#### Tasks to carry out
1. Answer these questions using the sermon.
(a) To whose house on which street did the Lord send Ananias?
(b) For how many days was Saul blind?
(c) In what year did the Facebook researcher create the fake profiles?
2. Summarize the sermon in two sentences.
3. Print the sermon's text starting with "He stayed with" and going on through "of least resistance.".

#### Page

++++++++++++++++++++

Sermon preached for the Third Sunday of Easter for Crescent Springs Presbyterian Church.
Acts 9:1-20
Meanwhile, Saul was still spewing out murderous threats against the Lord’s disciples. He went to the high priest, seeking letters to the synagogues in Damascus. If he found persons who belonged to the Way, whether men or women, these letters would authorize him to take them as prisoners to Jerusalem. During the journey, as he approached Damascus, suddenly a light from heaven encircled him. He fell to the ground and heard a voice asking him, “Saul, Saul, why are you harassing me?”
Saul asked, “Who are you, Lord?”
“I am Jesus, whom you are harassing,” came the reply. “Now get up and enter the city. You will be told what you must do.”
Those traveling with him stood there speechless; they heard the voice but saw no one. After they picked Saul up from the ground, he opened his eyes but he couldn’t see. So they led him by the hand into Damascus. For three days he was blind and neither ate nor drank anything.
In Damascus there was a certain disciple named Ananias. The Lord spoke to him in a vision, “Ananias!”
He answered, “Yes, Lord.”
The Lord instructed him, “Go to Judas’ house on Straight Street and ask for a man from Tarsus named Saul. He is praying. In a vision he has seen a man named Ananias enter and put his hands on him to restore his sight.”
Ananias countered, “Lord, I have heard many reports about this man. People say he has done horrible things to your holy people in Jerusalem. He’s here with authority from the chief priests to arrest everyone who calls on your name.”
The Lord replied, “Go! This man is the agent I have chosen to carry my name before Gentiles, kings, and Israelites. I will show him how much he must suffer for the sake of my name.”
Ananias went to the house. He placed his hands on Saul and said, “Brother Saul, the Lord sent me—Jesus, who appeared to you on the way as you were coming here. He sent me so that you could see again and be filled with the Holy Spirit.” Instantly, flakes fell from Saul’s eyes and he could see again. He got up and was baptized. After eating, he regained his strength.
He stayed with the disciples in Damascus for several days. Right away, he began to preach about Jesus in the synagogues. “He is God’s Son,” he declared.
Hatred is the path of least resistance.
That’s a depressing way to start a sermon, isn’t it? But it’s what a researcher at Facebook found back in 2019, when they created a set of fake profiles on the site. One was a man from India, Facebook’s biggest market; two others were Americans named Carol Smith and Karen Jones. They gave each fake woman some broad brush characteristics: one a southern Christian conservative, the other a northern liberal. After that, the researcher put the profiles on autopilot, liking everything that came their way, joining every recommended group, and letting the algorithms set the path.
That path of least resistance led to some pretty violent, terrifying places for all three. After a few short weeks, Facebook’s algorithms curated for each of them a steady diet of radicalized politics, conspiracy theories, graphic images, and calls for violence against “the other side”—whether that side was Republican, Democrat, or Pakistani.

++++++++++++++++++++

#### Recorded data
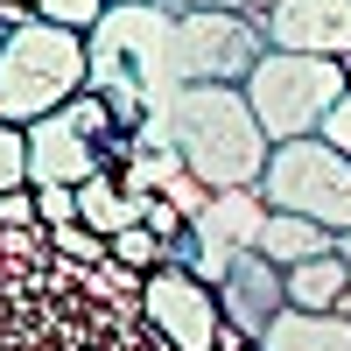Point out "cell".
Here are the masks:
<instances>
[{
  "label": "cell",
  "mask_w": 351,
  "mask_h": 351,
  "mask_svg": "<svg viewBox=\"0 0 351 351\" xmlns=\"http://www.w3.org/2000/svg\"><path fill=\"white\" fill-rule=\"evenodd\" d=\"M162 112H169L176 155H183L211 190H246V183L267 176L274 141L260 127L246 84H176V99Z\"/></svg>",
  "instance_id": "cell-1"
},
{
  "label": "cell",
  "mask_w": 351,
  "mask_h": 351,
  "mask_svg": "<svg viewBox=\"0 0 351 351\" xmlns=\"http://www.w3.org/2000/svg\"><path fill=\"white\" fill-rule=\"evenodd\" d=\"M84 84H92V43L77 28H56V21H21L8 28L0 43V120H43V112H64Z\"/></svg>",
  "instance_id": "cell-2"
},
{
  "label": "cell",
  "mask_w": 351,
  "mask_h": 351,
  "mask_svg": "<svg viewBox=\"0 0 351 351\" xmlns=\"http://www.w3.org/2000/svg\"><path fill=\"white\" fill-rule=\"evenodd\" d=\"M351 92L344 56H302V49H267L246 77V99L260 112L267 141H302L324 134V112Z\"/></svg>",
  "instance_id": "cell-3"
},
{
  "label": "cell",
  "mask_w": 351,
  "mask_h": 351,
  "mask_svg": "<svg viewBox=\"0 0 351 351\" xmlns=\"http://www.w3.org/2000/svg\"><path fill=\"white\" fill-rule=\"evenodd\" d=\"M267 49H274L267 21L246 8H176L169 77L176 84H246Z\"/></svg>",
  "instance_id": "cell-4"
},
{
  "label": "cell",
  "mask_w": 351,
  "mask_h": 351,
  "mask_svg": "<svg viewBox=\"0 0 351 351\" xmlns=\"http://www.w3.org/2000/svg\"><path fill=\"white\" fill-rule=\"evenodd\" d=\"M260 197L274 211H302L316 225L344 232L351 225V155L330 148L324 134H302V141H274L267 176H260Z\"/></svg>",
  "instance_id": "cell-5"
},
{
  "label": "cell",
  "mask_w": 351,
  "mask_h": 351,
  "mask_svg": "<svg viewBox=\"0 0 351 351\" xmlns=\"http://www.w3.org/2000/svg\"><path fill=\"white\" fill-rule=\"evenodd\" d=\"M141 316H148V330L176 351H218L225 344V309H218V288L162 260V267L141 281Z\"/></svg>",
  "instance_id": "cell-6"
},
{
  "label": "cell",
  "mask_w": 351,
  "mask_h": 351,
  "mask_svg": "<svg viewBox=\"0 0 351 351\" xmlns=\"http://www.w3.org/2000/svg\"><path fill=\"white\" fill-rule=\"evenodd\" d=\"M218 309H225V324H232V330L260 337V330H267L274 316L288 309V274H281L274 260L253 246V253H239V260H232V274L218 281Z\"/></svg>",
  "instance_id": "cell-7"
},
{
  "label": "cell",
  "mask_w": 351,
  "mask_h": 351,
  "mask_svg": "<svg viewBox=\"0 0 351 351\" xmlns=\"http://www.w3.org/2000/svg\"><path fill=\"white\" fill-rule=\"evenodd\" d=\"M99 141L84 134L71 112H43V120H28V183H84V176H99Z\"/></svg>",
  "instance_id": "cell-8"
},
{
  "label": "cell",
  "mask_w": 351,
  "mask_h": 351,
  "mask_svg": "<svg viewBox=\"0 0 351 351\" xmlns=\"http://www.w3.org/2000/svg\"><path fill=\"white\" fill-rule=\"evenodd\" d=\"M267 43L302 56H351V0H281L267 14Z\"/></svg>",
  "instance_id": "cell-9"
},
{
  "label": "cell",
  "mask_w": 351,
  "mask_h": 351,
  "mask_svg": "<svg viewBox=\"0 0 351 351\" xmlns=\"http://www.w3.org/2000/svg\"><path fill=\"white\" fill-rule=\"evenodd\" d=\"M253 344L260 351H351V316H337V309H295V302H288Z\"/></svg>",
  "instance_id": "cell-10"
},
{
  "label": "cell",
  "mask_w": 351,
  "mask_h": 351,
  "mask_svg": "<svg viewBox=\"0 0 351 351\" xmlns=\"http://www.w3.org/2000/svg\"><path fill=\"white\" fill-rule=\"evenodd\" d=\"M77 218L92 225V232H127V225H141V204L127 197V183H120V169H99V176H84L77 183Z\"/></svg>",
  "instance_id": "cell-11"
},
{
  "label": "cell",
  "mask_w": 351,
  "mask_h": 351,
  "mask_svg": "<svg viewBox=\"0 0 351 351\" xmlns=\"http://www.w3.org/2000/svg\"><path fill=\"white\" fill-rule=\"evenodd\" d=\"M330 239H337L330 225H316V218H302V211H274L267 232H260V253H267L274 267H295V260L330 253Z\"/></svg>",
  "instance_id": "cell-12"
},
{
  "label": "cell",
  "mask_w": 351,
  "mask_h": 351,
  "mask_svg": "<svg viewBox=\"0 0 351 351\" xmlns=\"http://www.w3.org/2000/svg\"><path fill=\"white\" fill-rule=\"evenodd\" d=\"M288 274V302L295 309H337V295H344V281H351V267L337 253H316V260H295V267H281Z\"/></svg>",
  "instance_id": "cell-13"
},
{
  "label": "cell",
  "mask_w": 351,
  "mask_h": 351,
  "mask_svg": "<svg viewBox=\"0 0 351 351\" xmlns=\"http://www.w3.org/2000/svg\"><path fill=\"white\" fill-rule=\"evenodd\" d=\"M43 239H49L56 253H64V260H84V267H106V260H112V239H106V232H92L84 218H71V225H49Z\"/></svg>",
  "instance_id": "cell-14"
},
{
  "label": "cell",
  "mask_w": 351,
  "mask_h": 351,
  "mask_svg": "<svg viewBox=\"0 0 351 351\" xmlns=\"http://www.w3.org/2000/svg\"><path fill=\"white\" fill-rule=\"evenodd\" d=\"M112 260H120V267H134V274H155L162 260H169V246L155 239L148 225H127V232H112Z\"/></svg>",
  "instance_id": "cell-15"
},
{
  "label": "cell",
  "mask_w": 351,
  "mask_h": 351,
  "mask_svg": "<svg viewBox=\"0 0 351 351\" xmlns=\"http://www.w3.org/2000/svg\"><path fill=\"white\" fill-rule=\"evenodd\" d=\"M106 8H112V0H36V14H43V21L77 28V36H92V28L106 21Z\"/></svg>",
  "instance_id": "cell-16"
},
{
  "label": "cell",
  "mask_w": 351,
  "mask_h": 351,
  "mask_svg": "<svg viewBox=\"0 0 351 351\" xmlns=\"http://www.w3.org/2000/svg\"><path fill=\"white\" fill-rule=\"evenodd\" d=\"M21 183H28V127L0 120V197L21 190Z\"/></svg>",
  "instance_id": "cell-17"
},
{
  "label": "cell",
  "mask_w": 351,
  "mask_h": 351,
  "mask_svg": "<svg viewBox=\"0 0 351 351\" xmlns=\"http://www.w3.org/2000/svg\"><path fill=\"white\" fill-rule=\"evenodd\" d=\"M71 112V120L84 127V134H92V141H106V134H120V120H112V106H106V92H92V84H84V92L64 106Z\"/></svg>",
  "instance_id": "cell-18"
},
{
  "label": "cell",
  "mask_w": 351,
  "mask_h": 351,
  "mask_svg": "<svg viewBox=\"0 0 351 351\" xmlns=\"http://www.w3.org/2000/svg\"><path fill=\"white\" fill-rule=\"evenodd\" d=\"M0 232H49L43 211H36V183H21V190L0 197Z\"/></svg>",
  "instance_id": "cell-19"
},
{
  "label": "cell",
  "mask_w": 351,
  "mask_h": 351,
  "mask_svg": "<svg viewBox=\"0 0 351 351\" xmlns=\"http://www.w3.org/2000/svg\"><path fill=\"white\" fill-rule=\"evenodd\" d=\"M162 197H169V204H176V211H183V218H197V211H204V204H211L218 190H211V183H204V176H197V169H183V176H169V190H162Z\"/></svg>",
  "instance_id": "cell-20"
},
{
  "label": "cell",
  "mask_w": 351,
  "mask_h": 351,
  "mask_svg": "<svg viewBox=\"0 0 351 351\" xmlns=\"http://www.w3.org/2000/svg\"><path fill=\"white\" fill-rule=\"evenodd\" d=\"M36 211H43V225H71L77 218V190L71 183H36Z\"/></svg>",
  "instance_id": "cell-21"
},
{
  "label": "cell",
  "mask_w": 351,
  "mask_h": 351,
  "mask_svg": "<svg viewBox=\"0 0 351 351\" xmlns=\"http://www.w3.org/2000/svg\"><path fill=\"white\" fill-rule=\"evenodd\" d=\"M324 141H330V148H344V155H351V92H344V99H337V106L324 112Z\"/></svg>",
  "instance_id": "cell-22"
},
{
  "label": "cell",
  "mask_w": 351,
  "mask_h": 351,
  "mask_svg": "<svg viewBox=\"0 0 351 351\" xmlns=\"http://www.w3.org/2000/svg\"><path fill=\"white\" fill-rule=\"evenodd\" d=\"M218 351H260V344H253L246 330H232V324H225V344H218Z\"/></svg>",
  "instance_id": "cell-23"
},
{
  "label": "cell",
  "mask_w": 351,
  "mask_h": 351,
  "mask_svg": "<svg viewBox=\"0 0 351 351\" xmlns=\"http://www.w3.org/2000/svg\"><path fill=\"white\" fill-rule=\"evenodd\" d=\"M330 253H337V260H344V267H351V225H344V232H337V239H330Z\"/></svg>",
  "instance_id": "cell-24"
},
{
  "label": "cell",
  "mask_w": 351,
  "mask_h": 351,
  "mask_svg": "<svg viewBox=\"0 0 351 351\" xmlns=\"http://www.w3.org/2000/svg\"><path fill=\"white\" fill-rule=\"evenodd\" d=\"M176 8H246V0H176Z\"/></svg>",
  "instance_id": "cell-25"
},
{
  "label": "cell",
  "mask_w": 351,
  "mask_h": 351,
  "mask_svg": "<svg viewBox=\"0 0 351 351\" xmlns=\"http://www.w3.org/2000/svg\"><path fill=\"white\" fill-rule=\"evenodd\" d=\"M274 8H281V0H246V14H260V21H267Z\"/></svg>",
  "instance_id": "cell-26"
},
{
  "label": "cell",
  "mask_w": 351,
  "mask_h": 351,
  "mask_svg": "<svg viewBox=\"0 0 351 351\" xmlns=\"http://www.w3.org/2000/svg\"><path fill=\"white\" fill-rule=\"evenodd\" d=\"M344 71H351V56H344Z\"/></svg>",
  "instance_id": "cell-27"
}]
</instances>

++++++++++++++++++++

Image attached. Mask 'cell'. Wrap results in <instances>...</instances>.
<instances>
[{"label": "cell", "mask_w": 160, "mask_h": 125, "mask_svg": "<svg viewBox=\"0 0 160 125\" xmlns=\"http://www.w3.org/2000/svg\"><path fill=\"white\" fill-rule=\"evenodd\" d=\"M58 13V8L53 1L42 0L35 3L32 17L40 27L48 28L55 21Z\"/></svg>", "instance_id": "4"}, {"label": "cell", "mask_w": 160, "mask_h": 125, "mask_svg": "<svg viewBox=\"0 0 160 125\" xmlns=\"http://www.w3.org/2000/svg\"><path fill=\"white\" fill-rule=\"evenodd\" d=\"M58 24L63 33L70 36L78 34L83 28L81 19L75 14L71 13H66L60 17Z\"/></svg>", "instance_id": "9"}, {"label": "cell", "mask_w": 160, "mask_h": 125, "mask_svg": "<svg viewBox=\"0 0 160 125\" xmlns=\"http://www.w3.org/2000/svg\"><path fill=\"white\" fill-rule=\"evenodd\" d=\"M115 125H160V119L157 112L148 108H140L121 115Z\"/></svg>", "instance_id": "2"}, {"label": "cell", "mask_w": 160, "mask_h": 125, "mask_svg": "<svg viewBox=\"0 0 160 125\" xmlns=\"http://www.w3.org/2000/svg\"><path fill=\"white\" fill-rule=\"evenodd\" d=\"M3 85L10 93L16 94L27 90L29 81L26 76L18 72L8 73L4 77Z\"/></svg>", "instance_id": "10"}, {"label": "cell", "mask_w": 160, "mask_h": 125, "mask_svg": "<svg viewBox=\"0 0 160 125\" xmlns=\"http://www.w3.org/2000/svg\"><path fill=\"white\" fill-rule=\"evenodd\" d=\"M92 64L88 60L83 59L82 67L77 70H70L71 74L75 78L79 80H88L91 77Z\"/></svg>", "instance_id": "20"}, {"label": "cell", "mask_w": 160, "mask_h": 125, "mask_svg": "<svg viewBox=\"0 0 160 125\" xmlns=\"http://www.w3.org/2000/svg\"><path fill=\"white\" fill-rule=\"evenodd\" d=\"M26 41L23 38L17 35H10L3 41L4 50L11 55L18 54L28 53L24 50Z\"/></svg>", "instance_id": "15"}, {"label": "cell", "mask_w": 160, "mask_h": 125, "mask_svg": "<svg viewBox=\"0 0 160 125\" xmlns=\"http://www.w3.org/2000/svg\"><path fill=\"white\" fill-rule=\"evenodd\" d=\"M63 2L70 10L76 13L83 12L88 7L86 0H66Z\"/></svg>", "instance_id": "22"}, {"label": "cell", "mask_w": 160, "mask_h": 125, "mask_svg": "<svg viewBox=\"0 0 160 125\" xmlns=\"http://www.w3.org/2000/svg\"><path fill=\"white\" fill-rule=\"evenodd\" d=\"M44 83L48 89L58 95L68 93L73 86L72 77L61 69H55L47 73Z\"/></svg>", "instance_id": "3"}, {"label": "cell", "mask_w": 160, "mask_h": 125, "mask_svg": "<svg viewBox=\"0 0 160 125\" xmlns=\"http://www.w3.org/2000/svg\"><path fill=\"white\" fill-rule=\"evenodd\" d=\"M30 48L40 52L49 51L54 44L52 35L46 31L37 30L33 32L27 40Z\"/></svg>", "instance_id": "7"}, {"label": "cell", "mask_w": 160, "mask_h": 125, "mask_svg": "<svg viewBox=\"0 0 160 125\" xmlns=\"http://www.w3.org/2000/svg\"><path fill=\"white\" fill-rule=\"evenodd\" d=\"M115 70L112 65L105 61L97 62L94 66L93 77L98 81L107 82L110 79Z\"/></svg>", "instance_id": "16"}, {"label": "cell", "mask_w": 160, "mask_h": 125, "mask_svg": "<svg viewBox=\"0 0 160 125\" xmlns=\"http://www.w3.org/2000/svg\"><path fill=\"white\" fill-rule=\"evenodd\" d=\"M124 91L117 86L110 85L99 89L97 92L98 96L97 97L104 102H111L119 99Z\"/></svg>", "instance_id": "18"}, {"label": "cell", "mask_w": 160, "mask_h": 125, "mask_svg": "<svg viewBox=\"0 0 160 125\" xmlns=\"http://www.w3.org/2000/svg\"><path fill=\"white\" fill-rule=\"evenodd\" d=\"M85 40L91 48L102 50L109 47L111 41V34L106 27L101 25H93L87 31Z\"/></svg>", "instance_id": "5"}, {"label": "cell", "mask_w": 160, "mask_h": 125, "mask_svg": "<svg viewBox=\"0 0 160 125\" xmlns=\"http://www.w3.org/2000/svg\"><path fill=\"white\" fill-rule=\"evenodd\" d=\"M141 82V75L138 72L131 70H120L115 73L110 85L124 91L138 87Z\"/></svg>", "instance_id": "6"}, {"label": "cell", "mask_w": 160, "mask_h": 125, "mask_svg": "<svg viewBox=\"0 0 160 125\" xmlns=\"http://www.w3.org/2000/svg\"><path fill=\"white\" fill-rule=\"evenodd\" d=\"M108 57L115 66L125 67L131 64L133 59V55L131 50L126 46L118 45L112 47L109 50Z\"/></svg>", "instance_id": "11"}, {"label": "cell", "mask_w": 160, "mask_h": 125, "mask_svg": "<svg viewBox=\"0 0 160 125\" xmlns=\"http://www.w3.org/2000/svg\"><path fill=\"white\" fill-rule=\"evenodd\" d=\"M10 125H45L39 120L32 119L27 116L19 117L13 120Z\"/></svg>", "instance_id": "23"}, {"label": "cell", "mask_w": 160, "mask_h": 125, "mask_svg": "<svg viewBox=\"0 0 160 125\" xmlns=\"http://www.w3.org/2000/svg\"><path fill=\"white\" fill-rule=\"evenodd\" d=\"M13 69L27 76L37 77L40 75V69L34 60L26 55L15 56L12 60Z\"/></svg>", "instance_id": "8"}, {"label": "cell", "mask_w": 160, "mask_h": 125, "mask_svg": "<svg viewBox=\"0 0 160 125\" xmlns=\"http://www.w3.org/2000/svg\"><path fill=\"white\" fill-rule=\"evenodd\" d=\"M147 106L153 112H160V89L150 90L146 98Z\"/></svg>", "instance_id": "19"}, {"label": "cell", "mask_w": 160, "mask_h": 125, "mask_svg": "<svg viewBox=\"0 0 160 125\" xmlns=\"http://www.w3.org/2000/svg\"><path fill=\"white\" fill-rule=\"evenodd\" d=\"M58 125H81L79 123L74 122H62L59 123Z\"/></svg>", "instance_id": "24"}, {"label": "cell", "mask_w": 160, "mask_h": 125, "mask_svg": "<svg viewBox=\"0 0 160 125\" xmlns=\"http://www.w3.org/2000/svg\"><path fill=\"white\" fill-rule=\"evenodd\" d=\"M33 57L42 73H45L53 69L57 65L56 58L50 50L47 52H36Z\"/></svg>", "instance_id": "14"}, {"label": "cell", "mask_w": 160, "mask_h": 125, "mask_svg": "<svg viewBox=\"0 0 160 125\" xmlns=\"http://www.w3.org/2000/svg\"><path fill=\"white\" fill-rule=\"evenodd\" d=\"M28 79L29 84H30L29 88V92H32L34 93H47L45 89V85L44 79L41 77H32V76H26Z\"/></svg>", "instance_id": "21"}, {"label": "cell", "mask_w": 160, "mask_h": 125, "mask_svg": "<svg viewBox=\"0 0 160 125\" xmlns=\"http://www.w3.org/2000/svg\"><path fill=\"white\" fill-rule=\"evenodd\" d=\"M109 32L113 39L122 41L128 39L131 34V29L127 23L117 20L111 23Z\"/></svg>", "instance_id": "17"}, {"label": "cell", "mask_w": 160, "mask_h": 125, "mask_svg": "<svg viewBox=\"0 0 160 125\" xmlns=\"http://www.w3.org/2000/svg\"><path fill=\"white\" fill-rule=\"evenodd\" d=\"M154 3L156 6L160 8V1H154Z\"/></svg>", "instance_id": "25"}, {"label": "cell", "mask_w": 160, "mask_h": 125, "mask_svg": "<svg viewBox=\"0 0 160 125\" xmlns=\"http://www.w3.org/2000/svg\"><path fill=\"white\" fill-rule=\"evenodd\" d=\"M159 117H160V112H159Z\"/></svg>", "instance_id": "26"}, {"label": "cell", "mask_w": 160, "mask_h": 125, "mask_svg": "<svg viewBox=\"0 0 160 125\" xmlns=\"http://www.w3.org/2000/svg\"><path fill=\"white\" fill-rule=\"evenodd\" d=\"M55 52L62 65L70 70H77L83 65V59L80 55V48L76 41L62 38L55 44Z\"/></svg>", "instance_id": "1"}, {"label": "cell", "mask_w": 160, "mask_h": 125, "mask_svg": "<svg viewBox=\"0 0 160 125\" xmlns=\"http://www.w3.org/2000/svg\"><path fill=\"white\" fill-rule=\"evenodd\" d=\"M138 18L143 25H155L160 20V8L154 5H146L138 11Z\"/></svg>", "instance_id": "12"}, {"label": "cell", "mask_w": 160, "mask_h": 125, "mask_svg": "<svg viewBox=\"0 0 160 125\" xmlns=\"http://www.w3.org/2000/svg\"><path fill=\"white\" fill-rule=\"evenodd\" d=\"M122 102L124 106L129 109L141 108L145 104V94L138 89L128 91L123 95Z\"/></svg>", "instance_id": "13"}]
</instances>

++++++++++++++++++++

#### Solutions
1.
(a) Judas' house on Straight Street.
(b) Three days.
(c) 2019.

2. The sermon reads Acts 9:1-20, where Saul is blinded by a light from heaven on the way to Damascus, has his sight restored by Ananias, is baptized, and begins preaching that Jesus is God's Son. It then says that hatred is the path of least resistance, citing a 2019 Facebook experiment in which fake profiles left on autopilot were fed radicalized politics, conspiracy theories, and calls for violence within a few weeks.

3.
He stayed with the disciples in Damascus for several days. Right away, he began to preach about Jesus in the synagogues. “He is God’s Son,” he declared.
Hatred is the path of least resistance.